# My Husband Has Changed So Much I don't know him anymore!



## Randi (Dec 23, 2008)

We got married ten years ago and it was our second marriage. My husband was 62 at the time and I was 51 so we both had a good idea of what we wanted in life. We realized that we didn't have 20 or 30 good years ahead of us and had to make the best of our time while we had good health and could enjoy doing things together. I had a good job and owned my own house, car, etc. He was pretty well off and owned a lot of real estate and ran his own business. I quit my job and went to work with him. The idea was that we were partners in life and in business. We didn't do a pre-nup because we felt it wasn't necessary. We had a verbal agreement that whatever was mine before or his before would remain that way. Anyhing coming after the wedding would be "ours". 
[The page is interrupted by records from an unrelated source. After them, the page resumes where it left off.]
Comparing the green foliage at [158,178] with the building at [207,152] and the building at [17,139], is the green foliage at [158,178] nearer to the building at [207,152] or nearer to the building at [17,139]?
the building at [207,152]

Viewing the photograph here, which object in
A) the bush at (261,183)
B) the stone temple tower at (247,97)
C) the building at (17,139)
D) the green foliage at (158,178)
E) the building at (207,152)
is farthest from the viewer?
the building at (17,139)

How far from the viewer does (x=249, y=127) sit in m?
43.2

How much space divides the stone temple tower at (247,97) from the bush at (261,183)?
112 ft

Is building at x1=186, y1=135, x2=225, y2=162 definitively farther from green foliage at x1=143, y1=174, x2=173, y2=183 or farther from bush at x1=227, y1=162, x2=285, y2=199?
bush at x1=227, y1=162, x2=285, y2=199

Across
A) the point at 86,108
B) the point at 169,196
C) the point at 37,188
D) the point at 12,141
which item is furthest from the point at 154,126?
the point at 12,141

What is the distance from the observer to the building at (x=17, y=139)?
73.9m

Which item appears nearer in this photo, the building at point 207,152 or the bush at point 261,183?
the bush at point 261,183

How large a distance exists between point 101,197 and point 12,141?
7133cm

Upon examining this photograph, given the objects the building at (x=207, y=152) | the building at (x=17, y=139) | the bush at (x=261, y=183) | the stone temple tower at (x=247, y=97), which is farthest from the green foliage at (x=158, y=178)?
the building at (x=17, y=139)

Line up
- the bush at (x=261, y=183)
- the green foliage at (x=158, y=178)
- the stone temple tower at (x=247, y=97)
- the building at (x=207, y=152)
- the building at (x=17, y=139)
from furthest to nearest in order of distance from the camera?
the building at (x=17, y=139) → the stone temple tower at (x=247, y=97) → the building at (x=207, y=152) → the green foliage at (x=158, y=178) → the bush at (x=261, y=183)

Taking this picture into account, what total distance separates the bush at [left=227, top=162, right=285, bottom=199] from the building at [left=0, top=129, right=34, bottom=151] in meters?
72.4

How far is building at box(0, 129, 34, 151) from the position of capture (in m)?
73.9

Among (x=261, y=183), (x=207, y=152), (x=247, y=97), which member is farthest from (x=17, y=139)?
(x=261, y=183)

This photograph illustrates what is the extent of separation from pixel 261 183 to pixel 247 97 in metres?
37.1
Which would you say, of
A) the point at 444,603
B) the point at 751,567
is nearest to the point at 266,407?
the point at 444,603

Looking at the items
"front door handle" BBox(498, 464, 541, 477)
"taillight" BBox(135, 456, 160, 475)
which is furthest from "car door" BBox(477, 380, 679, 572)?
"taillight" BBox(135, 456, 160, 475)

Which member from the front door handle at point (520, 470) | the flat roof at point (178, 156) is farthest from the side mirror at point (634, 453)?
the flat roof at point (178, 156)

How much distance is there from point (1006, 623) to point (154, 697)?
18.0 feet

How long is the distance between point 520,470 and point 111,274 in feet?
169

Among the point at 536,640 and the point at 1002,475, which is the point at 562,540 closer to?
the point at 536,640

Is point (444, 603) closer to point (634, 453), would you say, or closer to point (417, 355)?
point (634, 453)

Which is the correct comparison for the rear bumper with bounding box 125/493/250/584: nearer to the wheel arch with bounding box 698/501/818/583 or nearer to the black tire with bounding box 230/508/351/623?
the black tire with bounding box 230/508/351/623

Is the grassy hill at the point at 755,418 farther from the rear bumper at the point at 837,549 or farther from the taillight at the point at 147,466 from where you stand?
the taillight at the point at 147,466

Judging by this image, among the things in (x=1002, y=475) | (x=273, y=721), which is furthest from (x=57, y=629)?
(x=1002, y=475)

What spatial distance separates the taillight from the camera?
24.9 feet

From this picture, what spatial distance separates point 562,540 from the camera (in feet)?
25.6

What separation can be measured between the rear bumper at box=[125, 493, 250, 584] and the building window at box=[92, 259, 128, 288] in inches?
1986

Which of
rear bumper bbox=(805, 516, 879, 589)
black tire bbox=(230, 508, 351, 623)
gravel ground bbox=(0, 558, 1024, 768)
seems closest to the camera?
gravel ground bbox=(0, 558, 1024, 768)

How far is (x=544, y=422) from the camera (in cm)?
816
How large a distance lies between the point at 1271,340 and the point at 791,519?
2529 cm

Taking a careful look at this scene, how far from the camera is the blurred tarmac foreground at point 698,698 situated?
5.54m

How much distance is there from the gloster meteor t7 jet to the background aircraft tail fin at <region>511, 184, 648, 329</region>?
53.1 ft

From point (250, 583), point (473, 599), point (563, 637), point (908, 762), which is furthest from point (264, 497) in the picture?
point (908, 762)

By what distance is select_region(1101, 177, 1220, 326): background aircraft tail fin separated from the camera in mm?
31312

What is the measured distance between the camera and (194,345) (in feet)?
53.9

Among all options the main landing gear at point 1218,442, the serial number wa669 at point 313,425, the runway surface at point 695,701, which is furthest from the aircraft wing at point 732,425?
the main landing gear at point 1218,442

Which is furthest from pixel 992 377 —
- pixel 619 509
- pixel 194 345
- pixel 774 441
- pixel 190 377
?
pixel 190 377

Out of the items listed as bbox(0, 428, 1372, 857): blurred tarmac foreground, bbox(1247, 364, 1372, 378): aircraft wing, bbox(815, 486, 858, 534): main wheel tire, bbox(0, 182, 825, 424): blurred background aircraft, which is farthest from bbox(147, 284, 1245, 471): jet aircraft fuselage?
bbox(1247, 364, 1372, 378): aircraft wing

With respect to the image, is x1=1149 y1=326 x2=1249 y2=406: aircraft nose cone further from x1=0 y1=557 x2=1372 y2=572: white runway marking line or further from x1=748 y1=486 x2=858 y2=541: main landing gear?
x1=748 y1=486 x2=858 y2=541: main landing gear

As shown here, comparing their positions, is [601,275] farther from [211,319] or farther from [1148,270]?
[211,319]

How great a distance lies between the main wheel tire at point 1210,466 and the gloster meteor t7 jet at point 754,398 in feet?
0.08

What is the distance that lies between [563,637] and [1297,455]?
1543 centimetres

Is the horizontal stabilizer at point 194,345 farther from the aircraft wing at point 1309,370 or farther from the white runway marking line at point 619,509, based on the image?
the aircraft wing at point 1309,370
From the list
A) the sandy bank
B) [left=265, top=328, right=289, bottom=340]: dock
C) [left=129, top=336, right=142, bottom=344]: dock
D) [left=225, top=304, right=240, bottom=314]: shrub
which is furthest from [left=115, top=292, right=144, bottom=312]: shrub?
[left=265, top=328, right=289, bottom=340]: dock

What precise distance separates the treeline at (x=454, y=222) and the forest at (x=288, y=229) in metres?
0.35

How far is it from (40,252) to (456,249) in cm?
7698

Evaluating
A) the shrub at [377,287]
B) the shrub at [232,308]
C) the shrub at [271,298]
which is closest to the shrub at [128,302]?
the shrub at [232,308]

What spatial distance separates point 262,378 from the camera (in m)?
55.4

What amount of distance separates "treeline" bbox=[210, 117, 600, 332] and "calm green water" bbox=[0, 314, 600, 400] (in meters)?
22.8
I worked hard and made many significant updates to the business, including computorizing many things that he had done "by hand". I didn't get a salary or was on a payroll, but he'd give me "expense money" each week. (not a heck of a lot but it was OK) I sold my house and we bought a house between the two of us, each paying half. Things went very well for about 6 years until his son appeared on the scene. He had been in jail for 7 years, I thought wrongly accused of a crime he didn't commit. He had worked with his father before doing all the maintenance of the buildings etc. I accepted him in my home and in my heart and treated him very well. He's not a kid, he's 49 years old. After a while i began to realize that he manipulated his father. I caught him in several lies and even snooping in my computor and then denying it. He told his father that I hate him and just want to make him look bad. That has happened more than once where he flat out lied.

I have three sons of my own but they are all independant and have their own lives. Well, after a while my husband started to change. He constantly praised his son's efforts and work and began to be very critical of me. He began to spend more and more time at the office and stay late, even working Saturday and Sunday. Supposedly his son was going to free him up of a lot of time so we could go places etc. Instead he was spending more and more time at work and less at home. Then they started getting very secretive. His son would take him in the back room to talk, or arrive at the end of the day and wait for me to leave, etc. 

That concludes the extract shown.